In 1919, he was a field chaplain for the Ukrainian Galician army. He then served as a parish priest from 1921 to 1943. The pastor's rectory was known to be a special place. Fr. Omelyan and Maria-Anna had six children of their own, but they still found room in their hearts and their home for orphans and children abandoned due to extreme poverty. Fr. Omelyan was an ardent supporter of his Jewish neighbors and exhorted his parishioners not to give in to the anti-sematic propaganda when the German advance sent occupying Soviets into retreat from the region. When the Nazis firebombed a local synagogue, Fr. Omelyan rushed to the synagogue and pulled the terrified Jewish congregants from the flames.
When the Nazis began deporting the Jewish population to death camps, many from that community pleaded with the Priest to baptize them in the hope that this would increase their chance for survival. Although he initially had misgivings about administering the sacrament under these circumstances, in the end he could not refuse the insistent request of his neighbors.
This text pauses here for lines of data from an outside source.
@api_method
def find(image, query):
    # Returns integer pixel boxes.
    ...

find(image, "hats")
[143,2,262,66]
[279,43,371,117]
Fr. Omelyan began catechesis classes and conducted mass baptisms of hundreds of Jews. Unfortunately, most of the newly baptized still suffered the same fate as other Jews in the death camps.
On December 30, 1942, Fr. Omelyan was arrested due to his systematic protection of the Jews. The Germans sent him to Majdanek concentration camp near Lublin, Poland. In a letter written from the camp, he wrote:
“I understand that you are making efforts for my liberation. But I ask you to do nothing. Yesterday they killed 50 people. If I am not here who will help them endure these sufferings? They would go into eternity with all of their sins and in deep despair, which leads to hell. Now they go to their deaths with upraised heads leaving their sins behind. And thus they cross the bridge to eternity.